§ **GIVEN TASK**
Rewrite the items starting at the line that contains "How far from the shooting" and ending at the last item, replacing "photographer" with "camera" and keeping everything else unchanged. Leave the pictures out.

§ **THE RECORDS**
════════════════════

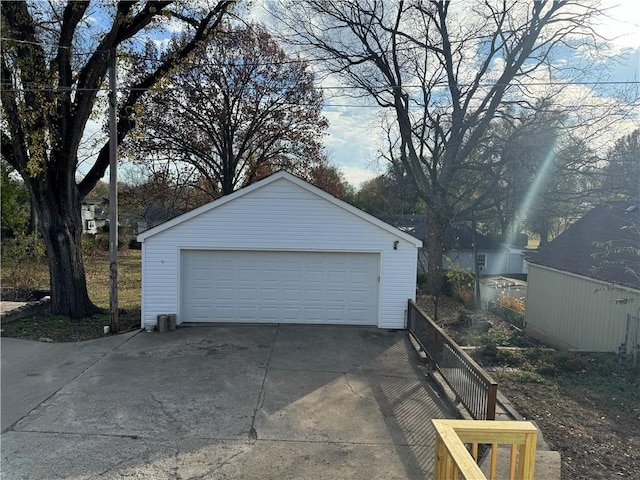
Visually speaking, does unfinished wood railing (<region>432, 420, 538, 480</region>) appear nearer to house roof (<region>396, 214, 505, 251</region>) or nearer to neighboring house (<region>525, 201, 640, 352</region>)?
neighboring house (<region>525, 201, 640, 352</region>)

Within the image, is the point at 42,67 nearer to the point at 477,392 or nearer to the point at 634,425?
the point at 477,392

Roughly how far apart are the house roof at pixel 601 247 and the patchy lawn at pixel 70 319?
41.6ft

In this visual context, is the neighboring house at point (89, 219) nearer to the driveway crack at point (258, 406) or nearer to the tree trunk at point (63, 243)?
the tree trunk at point (63, 243)

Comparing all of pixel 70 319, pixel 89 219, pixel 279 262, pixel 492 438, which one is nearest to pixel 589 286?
pixel 279 262

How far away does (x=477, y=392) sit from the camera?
17.4 ft

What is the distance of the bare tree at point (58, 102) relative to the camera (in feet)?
32.3

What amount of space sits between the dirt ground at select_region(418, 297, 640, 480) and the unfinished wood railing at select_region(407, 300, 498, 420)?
951mm

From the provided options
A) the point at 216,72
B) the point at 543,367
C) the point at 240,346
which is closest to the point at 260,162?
the point at 216,72

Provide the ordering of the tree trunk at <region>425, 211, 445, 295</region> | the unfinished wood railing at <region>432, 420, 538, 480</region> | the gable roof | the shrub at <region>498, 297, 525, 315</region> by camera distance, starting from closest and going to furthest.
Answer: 1. the unfinished wood railing at <region>432, 420, 538, 480</region>
2. the gable roof
3. the shrub at <region>498, 297, 525, 315</region>
4. the tree trunk at <region>425, 211, 445, 295</region>

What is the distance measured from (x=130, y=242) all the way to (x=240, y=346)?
1266 inches

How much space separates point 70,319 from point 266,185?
6233mm

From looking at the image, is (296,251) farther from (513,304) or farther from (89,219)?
(89,219)

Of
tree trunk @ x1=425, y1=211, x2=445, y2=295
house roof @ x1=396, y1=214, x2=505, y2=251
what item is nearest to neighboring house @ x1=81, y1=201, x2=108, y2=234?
house roof @ x1=396, y1=214, x2=505, y2=251

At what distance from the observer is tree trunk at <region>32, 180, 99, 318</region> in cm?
1070
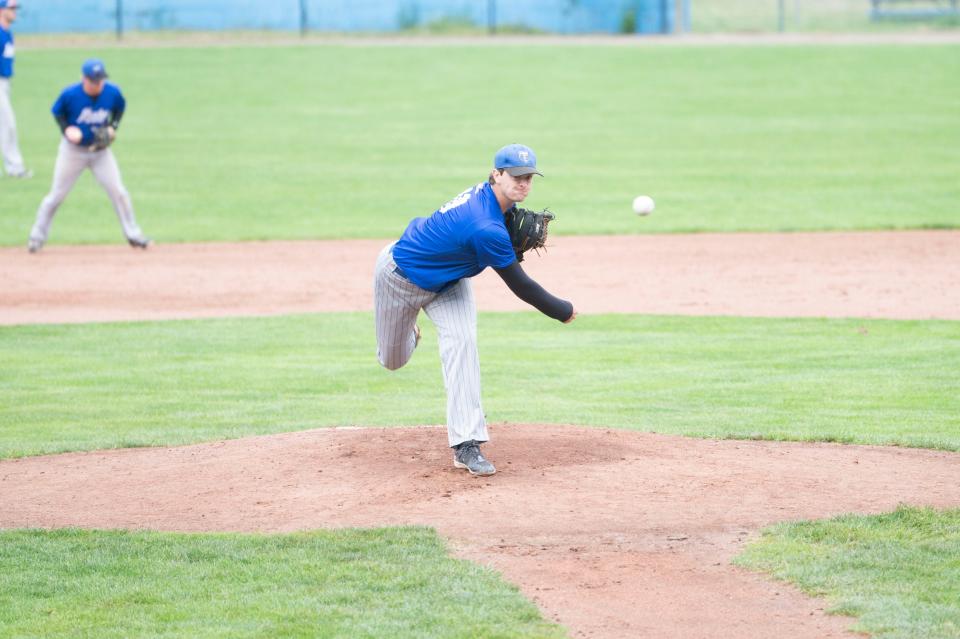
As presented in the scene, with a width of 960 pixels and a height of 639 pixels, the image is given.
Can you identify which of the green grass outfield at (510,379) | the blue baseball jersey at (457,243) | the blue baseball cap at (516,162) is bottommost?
the green grass outfield at (510,379)

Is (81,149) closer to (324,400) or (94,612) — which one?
(324,400)

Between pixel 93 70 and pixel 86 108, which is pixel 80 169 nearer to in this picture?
pixel 86 108

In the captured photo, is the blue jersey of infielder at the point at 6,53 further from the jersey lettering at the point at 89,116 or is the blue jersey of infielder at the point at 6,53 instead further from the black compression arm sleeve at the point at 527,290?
the black compression arm sleeve at the point at 527,290

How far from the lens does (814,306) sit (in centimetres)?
1441

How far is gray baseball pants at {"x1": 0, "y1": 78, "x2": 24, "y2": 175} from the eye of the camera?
21.9 metres

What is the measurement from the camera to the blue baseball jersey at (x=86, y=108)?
647 inches

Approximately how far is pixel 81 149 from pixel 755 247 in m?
8.73

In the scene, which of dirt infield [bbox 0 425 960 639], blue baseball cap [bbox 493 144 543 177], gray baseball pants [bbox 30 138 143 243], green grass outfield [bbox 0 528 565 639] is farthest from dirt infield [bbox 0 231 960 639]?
gray baseball pants [bbox 30 138 143 243]

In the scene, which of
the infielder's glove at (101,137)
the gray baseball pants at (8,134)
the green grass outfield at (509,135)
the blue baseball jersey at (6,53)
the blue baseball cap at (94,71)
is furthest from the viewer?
the gray baseball pants at (8,134)

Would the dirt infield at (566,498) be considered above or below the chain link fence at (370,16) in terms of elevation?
below

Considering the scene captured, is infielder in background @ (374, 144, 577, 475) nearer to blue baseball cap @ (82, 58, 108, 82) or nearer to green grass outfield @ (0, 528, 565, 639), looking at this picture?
green grass outfield @ (0, 528, 565, 639)

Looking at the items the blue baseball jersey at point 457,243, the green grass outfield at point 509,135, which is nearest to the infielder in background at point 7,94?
the green grass outfield at point 509,135

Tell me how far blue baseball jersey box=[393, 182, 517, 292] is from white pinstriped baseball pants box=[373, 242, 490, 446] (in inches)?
3.6

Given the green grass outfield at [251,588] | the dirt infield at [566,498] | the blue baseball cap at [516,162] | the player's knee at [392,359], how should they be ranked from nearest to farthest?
the green grass outfield at [251,588] < the dirt infield at [566,498] < the blue baseball cap at [516,162] < the player's knee at [392,359]
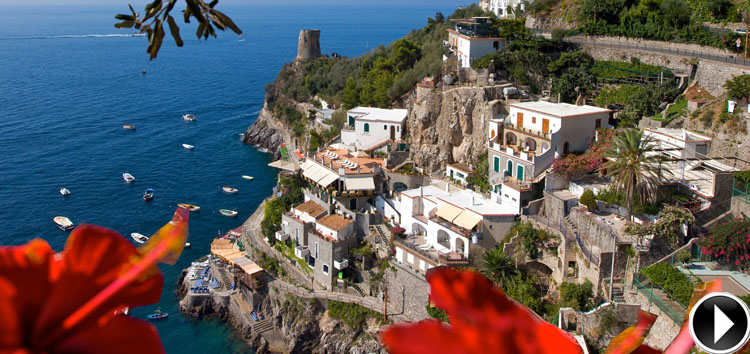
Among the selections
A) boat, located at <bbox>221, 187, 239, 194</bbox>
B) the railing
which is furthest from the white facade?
boat, located at <bbox>221, 187, 239, 194</bbox>

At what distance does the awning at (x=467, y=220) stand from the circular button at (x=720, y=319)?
1957 centimetres

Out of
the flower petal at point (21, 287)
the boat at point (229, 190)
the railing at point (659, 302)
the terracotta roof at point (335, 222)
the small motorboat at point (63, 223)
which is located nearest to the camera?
the flower petal at point (21, 287)

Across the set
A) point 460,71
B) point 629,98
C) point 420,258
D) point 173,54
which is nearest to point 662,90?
point 629,98

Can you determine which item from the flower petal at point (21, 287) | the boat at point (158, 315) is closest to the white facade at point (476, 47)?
the boat at point (158, 315)

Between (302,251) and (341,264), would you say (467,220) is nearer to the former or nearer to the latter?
(341,264)

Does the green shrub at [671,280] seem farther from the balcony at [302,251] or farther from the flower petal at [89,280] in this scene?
the flower petal at [89,280]

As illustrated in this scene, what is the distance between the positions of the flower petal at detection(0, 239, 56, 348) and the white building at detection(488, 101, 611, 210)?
69.7 feet

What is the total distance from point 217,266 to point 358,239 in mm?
7641

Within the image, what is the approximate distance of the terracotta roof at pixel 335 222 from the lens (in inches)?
989

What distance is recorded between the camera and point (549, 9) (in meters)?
36.0

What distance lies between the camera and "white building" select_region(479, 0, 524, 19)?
4100cm

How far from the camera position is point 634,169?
1748cm

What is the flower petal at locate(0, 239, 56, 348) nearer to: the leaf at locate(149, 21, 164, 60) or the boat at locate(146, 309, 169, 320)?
the leaf at locate(149, 21, 164, 60)

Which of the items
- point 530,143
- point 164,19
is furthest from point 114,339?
point 530,143
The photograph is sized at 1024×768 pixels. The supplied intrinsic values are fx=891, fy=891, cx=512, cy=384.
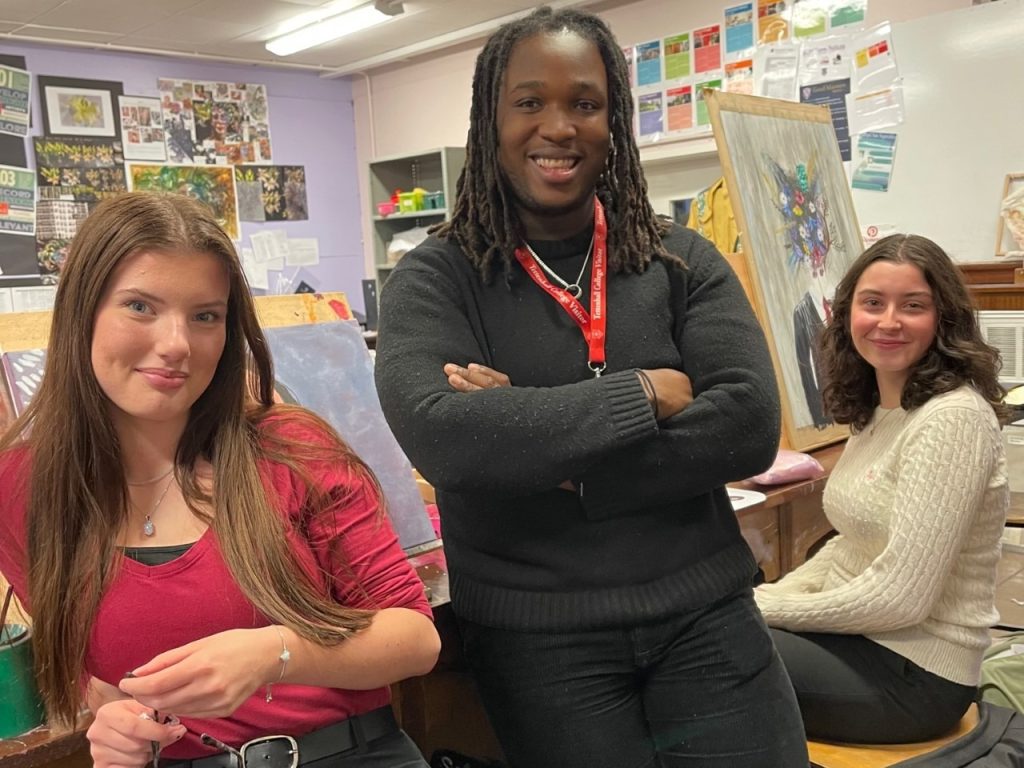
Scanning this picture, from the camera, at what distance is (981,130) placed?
379 centimetres

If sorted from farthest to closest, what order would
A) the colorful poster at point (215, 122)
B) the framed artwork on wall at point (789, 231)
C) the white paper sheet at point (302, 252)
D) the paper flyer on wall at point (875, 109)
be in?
the white paper sheet at point (302, 252) < the colorful poster at point (215, 122) < the paper flyer on wall at point (875, 109) < the framed artwork on wall at point (789, 231)

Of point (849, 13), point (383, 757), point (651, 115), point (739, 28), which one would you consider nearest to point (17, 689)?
point (383, 757)

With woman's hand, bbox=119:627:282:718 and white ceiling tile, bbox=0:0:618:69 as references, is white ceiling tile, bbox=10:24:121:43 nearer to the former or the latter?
white ceiling tile, bbox=0:0:618:69

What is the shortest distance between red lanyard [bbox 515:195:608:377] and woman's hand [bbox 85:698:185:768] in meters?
0.70

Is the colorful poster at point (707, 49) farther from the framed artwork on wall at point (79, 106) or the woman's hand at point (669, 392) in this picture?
the woman's hand at point (669, 392)

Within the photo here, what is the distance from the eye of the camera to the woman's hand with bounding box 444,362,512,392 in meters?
1.20

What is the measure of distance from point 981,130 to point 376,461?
129 inches

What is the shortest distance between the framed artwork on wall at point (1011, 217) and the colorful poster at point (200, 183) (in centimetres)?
487

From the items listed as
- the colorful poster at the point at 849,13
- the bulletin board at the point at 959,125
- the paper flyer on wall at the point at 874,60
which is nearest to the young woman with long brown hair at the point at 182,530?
the bulletin board at the point at 959,125

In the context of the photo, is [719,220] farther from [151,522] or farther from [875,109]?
[151,522]

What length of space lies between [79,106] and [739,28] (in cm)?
427

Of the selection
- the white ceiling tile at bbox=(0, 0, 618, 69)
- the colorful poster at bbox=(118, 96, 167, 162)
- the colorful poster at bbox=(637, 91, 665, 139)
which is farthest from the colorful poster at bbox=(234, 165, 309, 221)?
the colorful poster at bbox=(637, 91, 665, 139)

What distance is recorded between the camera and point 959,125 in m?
3.85

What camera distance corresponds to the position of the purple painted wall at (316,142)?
6430 millimetres
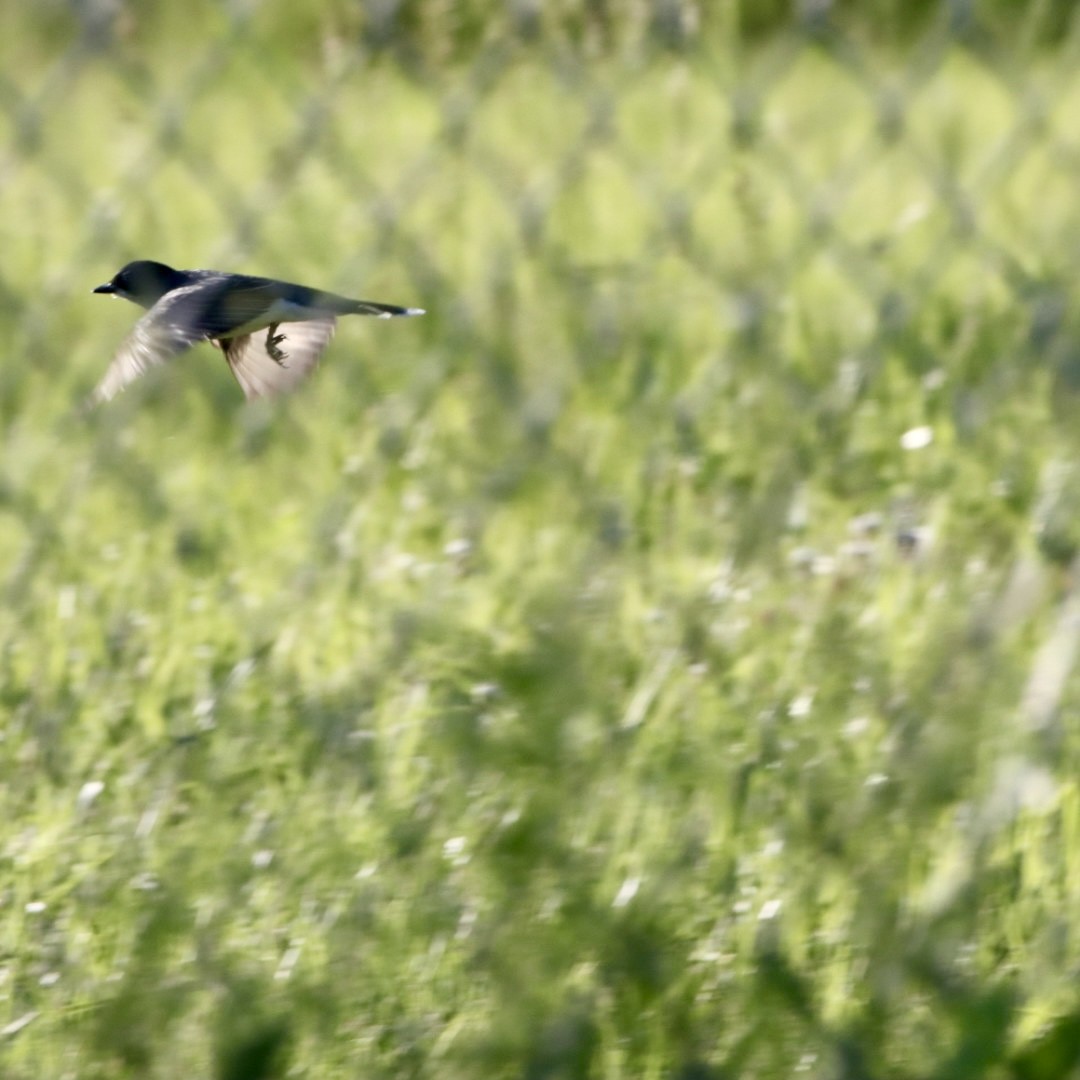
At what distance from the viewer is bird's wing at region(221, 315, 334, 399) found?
160cm

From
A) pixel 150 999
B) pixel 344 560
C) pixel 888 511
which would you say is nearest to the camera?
pixel 150 999

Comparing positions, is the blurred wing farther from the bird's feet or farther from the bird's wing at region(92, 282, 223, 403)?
the bird's feet

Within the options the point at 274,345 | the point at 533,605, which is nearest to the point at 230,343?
the point at 274,345

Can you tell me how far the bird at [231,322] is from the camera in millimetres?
1469

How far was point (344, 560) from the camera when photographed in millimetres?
2455

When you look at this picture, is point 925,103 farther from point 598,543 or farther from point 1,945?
point 1,945

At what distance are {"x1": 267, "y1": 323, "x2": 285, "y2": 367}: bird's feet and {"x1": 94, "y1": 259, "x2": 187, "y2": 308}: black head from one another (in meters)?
0.09

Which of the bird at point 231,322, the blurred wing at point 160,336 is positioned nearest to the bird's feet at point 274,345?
the bird at point 231,322

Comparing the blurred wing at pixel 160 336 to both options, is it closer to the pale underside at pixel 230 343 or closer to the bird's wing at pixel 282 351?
the pale underside at pixel 230 343

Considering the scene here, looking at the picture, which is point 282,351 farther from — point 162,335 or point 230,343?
point 162,335

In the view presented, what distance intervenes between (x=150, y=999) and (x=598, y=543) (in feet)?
1.82

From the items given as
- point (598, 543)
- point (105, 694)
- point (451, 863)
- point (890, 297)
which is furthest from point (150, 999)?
point (890, 297)

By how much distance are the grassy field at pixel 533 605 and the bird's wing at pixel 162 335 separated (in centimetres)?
8

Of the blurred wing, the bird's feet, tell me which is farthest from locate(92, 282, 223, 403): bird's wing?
the bird's feet
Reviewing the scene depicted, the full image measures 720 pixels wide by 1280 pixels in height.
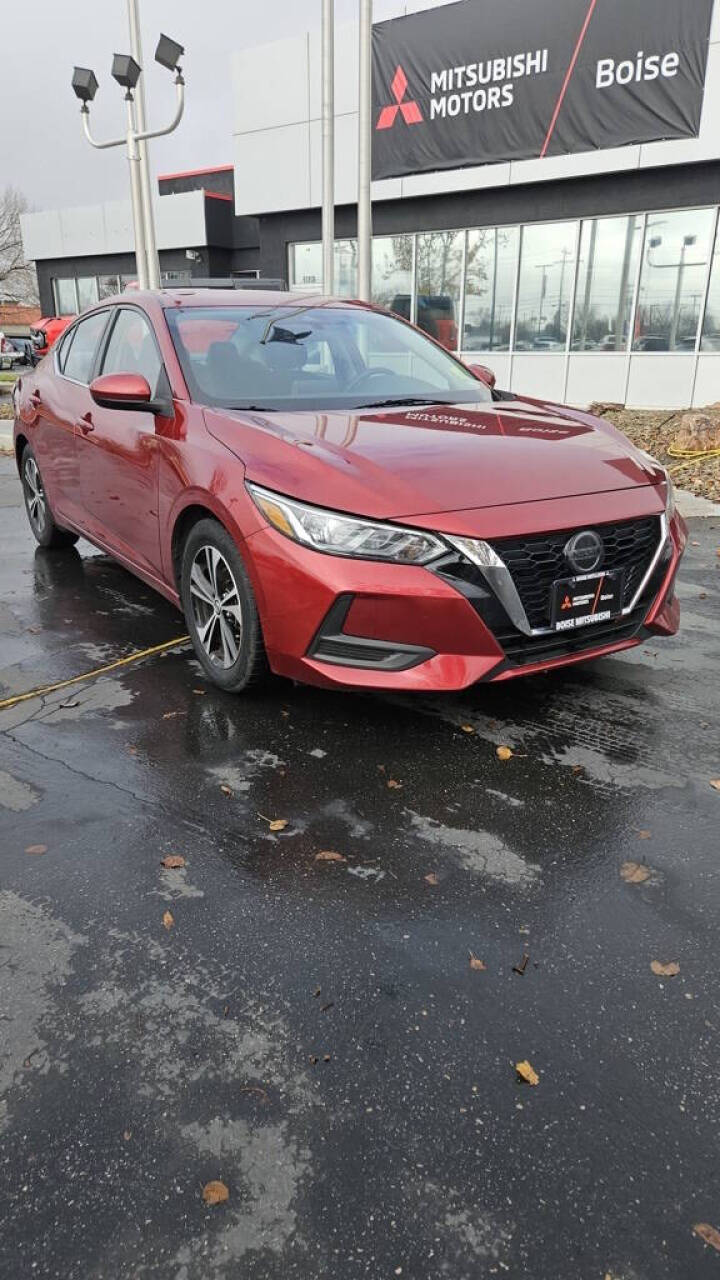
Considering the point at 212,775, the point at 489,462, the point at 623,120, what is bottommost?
the point at 212,775

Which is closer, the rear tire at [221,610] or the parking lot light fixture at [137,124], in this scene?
the rear tire at [221,610]

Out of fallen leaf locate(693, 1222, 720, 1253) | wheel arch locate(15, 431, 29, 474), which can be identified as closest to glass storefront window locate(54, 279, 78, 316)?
wheel arch locate(15, 431, 29, 474)

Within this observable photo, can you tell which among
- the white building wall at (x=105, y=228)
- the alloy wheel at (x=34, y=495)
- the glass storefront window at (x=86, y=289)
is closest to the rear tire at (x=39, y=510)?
the alloy wheel at (x=34, y=495)

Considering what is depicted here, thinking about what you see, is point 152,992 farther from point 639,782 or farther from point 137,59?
point 137,59

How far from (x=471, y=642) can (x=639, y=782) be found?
824 millimetres

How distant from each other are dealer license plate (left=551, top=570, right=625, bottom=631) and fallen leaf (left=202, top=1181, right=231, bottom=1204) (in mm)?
2154

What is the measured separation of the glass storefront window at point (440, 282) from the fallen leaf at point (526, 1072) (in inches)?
684

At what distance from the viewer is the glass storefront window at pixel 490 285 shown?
56.4 feet

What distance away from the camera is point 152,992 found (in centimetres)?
223

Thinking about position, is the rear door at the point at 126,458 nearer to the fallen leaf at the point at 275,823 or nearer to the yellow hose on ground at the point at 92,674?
the yellow hose on ground at the point at 92,674

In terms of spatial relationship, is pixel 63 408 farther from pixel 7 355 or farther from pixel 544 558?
pixel 7 355

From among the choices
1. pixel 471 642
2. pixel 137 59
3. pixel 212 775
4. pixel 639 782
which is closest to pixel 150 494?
pixel 212 775

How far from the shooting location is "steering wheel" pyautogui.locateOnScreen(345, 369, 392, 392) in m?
4.38

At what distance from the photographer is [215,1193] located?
1.70m
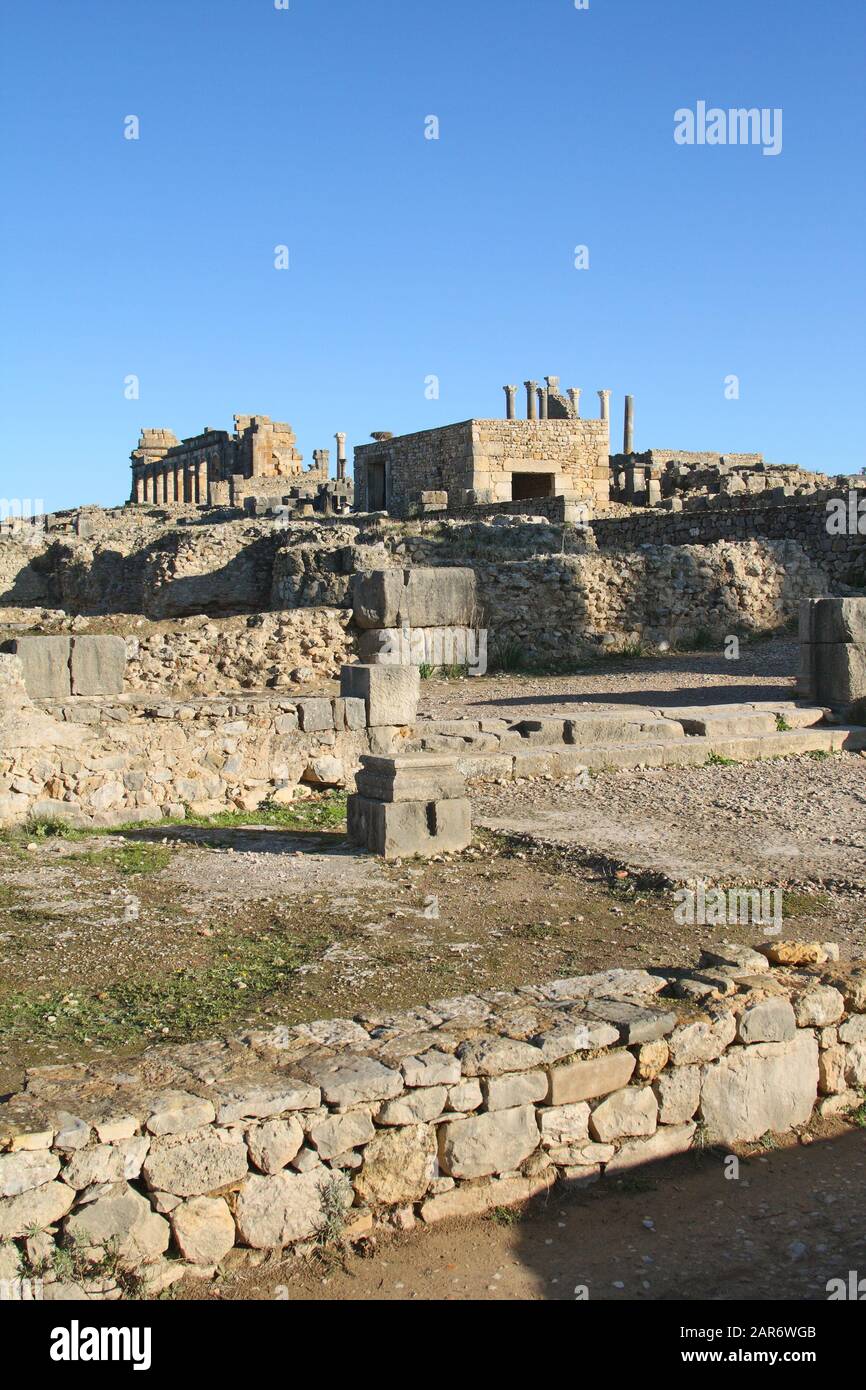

════════════════════

§ **ANSWER TO THIS EXERCISE**
How far from the shooting location is "steering wheel" pyautogui.locateOnScreen(345, 369, 392, 392) in m?
4.38

At what distance from the camera is [215,1193] located?
1.70m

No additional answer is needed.